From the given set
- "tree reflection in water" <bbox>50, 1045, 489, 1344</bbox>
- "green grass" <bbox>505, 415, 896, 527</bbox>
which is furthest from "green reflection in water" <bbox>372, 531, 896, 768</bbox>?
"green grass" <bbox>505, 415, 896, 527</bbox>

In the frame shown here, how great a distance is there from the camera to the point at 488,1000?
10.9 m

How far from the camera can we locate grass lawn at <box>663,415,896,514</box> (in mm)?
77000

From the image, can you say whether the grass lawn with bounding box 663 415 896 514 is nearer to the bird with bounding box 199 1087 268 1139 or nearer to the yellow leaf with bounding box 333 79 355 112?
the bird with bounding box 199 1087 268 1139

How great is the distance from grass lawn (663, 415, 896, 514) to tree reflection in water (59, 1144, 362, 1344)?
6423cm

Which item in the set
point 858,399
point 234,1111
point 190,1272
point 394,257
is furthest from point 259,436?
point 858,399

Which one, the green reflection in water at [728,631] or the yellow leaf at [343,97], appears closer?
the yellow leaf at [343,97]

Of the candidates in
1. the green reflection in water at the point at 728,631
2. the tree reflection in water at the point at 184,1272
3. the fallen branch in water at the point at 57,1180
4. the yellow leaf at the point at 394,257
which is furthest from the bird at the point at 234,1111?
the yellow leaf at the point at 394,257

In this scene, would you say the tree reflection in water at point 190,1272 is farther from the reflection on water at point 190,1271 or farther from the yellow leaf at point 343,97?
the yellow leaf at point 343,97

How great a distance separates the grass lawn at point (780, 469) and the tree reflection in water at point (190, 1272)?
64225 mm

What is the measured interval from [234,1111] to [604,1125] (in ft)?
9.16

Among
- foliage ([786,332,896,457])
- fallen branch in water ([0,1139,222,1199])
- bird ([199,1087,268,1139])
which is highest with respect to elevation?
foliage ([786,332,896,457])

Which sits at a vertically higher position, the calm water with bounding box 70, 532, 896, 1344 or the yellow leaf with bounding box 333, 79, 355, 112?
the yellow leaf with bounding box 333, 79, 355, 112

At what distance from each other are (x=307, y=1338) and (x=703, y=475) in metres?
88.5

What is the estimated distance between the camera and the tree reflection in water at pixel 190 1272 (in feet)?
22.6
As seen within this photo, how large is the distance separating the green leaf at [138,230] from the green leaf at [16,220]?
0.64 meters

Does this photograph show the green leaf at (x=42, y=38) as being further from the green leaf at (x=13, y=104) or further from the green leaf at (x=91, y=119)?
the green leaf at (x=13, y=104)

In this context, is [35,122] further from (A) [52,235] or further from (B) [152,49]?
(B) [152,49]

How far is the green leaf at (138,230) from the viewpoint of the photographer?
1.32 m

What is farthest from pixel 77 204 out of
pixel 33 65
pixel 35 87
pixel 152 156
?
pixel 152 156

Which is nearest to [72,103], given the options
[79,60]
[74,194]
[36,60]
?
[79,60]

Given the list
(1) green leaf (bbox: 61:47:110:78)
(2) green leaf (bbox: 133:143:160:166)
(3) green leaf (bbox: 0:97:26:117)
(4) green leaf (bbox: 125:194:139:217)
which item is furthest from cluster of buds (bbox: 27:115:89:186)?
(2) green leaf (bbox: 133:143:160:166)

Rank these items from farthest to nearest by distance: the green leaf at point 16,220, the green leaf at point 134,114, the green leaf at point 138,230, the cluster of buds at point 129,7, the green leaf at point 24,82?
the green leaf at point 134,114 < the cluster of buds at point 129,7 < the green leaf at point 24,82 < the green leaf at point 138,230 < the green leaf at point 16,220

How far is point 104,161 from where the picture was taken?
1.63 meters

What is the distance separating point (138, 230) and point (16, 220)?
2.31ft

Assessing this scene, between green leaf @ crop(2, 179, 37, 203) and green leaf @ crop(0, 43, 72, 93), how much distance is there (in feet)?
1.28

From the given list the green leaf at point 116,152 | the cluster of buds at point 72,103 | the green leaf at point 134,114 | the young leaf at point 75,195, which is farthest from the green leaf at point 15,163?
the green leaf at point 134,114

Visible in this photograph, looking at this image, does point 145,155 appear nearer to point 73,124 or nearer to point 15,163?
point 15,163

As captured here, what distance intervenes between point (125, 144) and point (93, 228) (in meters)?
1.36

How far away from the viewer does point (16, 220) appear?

__________________________________________________

JOB
Recast the records, from the line containing "As captured here, what" through the end of the records (both ends included), as a Markdown table with the columns Row and Line, leaving out blank lines.

SOLUTION FOR THIS PROBLEM
| Row | Line |
|---|---|
| 1 | As captured here, what distance intervenes between point (125, 144) and point (93, 228) (in meters)? |
| 2 | 1.36 |
| 3 | How far away from the viewer does point (16, 220) appear? |